Shout Out to Eve: Free Thought as The Ultimate Faith

I was a chubby kid. Since I looked like a marshmallow with arms until the age of twelve, I made a habit of wearing baggy clothing. For all anyone knew, I could have looked like Cindy Crawford under my father’s sweatshirt. It was a comforting notion. Organized religion blew my cover with the obligatory First Communion ceremony. Apparently, God only embraces girls who wear frilly white clothing, because I was forced to borrow a dress from a friend who was a third my size. Trying not to breathe as I accepted my stale wafer, it occurred to me for the first time that this humiliating ceremony was void of personal significance. After all, what sort of a God derives pleasure from watching rich gossips smirk as a pudgy eleven year old struggles to keep her clothes on?

My reluctant affair with Catholicism was not so easily terminated. Despite my arguments that church was boring, that my weekly consumption of red wine was illegal, and that I am half-Jewish, my father insisted that I be exposed to Catholic dogma. My mother, though a non-practicing Jew, supported my father because she believed that a religious upbringing could potentially benefit my brother and I. However, she managed to convince him that Sunday services were unendurable for youths and came up with an alternative solution. We joined a religious group comprised of families with children. In theory, this group made religion fun by incorporating music, art, and social activities with Biblical studies. Most importantly, this group posited to be open-minded; they anticipated that some children would have less religious knowledge than others and ostensibly embraced the opportunity to nurture beginners.

_Work instructions:_
- a) Repeat the passage from the essay on First Communion, starting at "Shout Out to" and ending at "her clothes on?".
- b) Answer from the essay on First Communion:
(i) How old was the narrator at the First Communion ceremony?
(ii) How does the essay describe the narrator's mother's religious practice?
(iii) What kind of group did the family join instead of attending Sunday services?
The lines play no part in any work on this essay.

_Dataset content:_
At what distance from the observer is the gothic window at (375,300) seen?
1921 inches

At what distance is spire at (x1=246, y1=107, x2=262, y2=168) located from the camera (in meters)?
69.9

_Responses in order:_
- a)
Shout Out to Eve: Free Thought as The Ultimate Faith

I was a chubby kid. Since I looked like a marshmallow with arms until the age of twelve, I made a habit of wearing baggy clothing. For all anyone knew, I could have looked like Cindy Crawford under my father’s sweatshirt. It was a comforting notion. Organized religion blew my cover with the obligatory First Communion ceremony. Apparently, God only embraces girls who wear frilly white clothing, because I was forced to borrow a dress from a friend who was a third my size. Trying not to breathe as I accepted my stale wafer, it occurred to me for the first time that this humiliating ceremony was void of personal significance. After all, what sort of a God derives pleasure from watching rich gossips smirk as a pudgy eleven year old struggles to keep her clothes on?

- b)
(i) Eleven.
(ii) She was a non-practicing Jew.
(iii) A religious group made up of families with children.